Wenn sich Teichfrösche mit ihren Elterarten paaren, entstehen wieder Teichfrösche. Diese hybridogenetische Besonderheit ist in der Tierwelt selten anzutreffen

 

Aussehen:
Teichfrösche sind in der Färbung sehr variabel. Die Farbe variiert zwischen Grasgrün und Braun grün mit einem deutlichen hellgrünen Mittelstreifen von der Schnauzenspitze bis zum Hinterleib und dunklen Flecken auf dem Rücken.
Die Größe schwankt zwischen 9 und 11 cm.
Je nach genetischer Erbanlage ähneln die Tiere dem Seefrosch oder dem kleinen Wasserfrosch bzw. liegen im Aussehen dazwischen.

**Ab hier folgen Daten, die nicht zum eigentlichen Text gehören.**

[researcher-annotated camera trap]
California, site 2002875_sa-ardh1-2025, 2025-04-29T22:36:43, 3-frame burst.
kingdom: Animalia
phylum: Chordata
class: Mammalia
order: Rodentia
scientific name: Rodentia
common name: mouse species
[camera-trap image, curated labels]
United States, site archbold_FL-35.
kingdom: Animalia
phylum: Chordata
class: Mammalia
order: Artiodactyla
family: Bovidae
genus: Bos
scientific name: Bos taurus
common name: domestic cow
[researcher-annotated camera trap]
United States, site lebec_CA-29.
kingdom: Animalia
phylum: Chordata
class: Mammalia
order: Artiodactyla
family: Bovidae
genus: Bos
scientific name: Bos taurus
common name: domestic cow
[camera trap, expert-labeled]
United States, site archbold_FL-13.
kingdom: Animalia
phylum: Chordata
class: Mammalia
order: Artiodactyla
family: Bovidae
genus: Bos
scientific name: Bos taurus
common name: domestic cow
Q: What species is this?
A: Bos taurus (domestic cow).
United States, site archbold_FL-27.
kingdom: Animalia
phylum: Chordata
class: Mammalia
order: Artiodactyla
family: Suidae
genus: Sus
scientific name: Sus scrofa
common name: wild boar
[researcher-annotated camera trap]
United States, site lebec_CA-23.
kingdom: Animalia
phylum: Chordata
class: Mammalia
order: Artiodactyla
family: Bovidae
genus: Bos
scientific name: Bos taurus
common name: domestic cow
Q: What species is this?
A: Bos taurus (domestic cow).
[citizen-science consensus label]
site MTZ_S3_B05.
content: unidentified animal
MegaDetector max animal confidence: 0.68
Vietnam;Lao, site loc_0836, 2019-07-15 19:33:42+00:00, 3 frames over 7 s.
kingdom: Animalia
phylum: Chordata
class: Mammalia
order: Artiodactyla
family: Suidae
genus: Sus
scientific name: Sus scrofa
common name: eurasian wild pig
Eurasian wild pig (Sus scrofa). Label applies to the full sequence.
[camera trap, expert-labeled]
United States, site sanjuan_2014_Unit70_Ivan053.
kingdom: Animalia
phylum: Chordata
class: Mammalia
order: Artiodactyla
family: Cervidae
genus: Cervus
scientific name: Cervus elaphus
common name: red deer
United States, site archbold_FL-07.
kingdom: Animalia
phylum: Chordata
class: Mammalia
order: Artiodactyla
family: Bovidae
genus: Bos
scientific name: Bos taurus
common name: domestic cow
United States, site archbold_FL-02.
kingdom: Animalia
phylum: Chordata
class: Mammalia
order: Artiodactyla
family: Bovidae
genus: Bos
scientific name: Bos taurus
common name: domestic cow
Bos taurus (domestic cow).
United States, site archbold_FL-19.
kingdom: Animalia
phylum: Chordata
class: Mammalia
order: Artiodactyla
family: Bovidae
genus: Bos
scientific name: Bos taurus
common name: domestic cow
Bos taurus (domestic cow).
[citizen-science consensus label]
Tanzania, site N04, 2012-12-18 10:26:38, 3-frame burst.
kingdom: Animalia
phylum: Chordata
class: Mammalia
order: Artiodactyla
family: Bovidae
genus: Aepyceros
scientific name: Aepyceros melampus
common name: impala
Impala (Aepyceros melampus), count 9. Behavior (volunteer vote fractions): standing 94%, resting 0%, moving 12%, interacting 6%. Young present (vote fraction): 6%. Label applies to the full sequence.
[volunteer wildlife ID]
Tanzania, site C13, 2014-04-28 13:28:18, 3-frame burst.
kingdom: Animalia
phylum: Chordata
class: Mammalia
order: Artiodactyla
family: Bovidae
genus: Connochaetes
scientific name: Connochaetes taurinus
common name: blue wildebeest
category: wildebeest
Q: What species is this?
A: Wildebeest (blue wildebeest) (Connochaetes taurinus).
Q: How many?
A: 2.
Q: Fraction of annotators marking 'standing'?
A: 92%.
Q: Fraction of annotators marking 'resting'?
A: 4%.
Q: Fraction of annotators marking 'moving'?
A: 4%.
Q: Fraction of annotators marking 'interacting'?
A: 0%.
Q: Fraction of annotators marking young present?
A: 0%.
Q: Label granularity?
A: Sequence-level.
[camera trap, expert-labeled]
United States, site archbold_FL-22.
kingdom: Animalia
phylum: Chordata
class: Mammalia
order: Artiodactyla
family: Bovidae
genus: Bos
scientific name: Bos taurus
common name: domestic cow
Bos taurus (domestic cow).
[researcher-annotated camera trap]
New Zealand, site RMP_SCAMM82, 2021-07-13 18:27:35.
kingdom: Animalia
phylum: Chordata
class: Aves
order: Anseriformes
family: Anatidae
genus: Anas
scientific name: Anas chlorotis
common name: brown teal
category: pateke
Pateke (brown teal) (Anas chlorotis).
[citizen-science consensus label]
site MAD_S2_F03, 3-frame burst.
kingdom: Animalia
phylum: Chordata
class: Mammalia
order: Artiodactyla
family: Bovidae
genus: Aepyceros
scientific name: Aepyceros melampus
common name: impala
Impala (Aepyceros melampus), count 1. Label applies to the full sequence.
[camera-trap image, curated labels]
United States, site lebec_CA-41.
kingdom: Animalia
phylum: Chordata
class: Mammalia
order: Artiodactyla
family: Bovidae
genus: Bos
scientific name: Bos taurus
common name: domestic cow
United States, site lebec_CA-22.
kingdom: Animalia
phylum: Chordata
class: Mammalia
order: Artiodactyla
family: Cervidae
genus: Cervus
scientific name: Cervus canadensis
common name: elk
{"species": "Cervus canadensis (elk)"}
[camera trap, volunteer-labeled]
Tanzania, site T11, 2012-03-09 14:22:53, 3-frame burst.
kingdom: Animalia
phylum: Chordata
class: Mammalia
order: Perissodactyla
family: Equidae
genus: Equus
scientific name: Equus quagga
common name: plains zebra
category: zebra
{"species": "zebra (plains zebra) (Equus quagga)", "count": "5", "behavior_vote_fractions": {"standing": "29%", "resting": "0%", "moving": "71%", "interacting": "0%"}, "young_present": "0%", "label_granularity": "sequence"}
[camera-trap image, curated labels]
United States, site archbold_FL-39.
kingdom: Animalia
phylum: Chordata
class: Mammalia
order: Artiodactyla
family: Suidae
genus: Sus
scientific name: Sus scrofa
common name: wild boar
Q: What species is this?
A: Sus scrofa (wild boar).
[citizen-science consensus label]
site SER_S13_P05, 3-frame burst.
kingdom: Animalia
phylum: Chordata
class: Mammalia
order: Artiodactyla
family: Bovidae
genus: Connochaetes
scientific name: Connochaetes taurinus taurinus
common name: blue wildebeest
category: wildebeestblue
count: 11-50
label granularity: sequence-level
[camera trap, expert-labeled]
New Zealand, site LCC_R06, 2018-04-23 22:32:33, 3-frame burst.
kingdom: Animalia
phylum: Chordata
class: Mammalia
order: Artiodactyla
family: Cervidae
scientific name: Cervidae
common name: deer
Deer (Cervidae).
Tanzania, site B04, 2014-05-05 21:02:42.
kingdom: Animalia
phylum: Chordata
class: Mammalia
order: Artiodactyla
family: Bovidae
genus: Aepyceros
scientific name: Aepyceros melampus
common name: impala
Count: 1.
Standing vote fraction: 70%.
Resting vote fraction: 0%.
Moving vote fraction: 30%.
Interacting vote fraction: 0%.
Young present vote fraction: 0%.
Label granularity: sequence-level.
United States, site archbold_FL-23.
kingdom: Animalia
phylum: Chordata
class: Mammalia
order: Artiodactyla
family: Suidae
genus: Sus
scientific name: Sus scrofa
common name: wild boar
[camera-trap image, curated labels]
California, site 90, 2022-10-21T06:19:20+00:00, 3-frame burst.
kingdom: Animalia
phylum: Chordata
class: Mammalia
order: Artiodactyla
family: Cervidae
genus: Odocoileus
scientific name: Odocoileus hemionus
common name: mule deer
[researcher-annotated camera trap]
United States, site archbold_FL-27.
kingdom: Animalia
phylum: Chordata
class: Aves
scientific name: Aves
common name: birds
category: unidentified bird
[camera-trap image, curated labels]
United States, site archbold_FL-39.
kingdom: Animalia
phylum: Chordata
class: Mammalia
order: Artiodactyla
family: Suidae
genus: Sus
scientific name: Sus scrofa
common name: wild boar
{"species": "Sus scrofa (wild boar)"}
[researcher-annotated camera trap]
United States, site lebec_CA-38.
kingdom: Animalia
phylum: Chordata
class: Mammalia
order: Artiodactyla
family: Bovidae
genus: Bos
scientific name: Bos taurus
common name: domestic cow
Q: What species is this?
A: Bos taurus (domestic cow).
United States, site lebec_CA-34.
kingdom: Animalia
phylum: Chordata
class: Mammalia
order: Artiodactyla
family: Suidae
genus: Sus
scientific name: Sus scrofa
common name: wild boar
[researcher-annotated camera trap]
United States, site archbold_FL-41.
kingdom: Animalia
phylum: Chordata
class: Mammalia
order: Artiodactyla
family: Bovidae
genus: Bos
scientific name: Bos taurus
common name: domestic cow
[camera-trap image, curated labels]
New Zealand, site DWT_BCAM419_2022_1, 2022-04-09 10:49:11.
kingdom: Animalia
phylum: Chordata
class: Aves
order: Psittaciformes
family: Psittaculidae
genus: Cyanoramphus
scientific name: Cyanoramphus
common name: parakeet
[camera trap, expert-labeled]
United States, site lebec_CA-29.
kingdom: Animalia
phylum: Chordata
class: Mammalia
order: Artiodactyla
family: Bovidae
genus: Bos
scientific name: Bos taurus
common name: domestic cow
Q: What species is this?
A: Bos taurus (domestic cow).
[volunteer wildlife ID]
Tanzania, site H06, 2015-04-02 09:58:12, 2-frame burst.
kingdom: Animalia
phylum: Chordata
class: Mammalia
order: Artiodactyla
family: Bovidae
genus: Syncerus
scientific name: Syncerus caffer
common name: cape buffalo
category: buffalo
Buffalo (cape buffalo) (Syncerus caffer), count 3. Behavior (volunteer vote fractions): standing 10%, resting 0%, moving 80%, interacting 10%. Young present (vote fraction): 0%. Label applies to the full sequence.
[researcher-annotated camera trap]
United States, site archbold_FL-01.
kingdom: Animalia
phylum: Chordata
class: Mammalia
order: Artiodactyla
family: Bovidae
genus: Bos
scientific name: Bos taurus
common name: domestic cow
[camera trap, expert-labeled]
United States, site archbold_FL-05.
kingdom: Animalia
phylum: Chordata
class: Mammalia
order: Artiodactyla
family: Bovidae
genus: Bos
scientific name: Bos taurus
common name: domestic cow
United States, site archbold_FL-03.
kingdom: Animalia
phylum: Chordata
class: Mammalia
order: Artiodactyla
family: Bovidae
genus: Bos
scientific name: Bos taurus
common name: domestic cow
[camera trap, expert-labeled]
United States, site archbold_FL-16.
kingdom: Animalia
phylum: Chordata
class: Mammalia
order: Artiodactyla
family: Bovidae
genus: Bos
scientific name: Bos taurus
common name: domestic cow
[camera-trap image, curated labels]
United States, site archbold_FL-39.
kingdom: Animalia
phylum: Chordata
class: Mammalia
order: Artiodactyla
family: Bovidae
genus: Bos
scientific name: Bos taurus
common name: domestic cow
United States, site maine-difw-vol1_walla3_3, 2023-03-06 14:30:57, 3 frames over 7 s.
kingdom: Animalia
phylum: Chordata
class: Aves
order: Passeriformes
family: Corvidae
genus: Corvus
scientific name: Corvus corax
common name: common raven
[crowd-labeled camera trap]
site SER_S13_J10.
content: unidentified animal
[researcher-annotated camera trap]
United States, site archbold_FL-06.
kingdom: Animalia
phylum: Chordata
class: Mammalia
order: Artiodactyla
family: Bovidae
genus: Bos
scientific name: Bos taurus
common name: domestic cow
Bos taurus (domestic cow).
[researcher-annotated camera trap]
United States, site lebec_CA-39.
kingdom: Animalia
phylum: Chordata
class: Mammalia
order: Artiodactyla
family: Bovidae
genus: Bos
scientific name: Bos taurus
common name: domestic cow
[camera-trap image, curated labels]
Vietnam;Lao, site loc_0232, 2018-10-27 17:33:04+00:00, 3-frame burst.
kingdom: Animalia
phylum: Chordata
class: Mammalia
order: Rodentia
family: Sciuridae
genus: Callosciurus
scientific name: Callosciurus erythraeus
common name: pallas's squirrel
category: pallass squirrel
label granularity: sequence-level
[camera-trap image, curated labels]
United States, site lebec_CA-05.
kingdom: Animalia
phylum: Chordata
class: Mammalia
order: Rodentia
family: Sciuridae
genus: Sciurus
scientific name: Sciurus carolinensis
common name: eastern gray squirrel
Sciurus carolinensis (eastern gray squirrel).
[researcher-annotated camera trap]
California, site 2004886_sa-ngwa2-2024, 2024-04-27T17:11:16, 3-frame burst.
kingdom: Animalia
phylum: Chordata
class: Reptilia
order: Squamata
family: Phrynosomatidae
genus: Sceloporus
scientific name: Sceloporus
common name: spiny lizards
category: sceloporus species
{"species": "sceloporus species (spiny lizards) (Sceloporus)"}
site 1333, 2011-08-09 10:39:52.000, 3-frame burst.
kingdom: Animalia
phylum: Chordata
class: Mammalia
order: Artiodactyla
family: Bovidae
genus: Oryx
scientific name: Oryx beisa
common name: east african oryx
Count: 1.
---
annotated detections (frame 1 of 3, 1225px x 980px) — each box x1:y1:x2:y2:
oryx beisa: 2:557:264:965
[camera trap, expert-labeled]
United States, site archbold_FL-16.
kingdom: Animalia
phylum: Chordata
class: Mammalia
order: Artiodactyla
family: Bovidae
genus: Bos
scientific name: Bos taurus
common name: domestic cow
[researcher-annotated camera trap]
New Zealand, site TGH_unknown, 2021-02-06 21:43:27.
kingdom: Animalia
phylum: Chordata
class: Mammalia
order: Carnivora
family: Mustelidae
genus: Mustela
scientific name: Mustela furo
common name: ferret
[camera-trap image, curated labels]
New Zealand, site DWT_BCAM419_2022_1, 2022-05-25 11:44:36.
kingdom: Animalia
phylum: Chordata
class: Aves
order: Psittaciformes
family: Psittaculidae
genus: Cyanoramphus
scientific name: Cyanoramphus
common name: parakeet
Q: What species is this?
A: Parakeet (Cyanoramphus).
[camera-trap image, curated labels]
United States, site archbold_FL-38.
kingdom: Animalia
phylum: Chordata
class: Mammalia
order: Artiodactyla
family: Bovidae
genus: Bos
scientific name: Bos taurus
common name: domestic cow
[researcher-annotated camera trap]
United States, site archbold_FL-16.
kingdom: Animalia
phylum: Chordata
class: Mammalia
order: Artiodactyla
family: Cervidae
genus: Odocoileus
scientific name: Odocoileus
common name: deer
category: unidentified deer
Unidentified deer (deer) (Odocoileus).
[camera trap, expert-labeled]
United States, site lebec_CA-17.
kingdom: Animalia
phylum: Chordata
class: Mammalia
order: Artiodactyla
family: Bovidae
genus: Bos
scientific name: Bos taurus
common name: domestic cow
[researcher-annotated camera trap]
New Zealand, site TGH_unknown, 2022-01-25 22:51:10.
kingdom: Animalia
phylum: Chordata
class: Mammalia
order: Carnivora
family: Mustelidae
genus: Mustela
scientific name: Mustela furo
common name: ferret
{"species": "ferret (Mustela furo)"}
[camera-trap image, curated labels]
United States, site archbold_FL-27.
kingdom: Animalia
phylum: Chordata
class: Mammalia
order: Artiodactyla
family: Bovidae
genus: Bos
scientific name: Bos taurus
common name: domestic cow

Das beste Unterscheidungsmerkmal ist während der Paarungszeit die Rufe der Männchen, die anders klingen als die der Elternarten. 

Rufende Teichfrösche 

 Quelle: Wikipedia

 Lebensweise und Vorkommen:
Der Teichfrosch besiedelt alle Arten von Gewässern, so lange diese sonnig sind und ganzjährig Wasser führen. Dort sitzt er gerne im Uferbereich zwischen Pflanzen, um sich zu sonnen und Insekten aufzulauern. Bei Gefahr flüchtet er mit einem Sprung ins Wasser und versteckt sich dort im Bodenschlamm oder zwischen Wasserpflanzen.
Im Gegensatz zu seinen Elternarten ist er aber nicht ganz so an Gewässer gebunden und unternimmt auch längere Landgänge. Überwintert wird im Boden oder in tieferen Gewässern.

Die Verbreitung erstreckt sich über fast ganz Europa, mit Ausnahme des Mittelmeerraums, den britischen Inseln und Skandinavien. In Deutschland ist er flächendeckend verbreitet, mit Ausnahme der Mittel- und Hochgebirgslagen.

Da der Teichfrosch vitaler und anpassungsfähiger ist als seine Elternarten gilt er als nicht gefährdet, ist aber wie alle Amphibien besonders geschützt.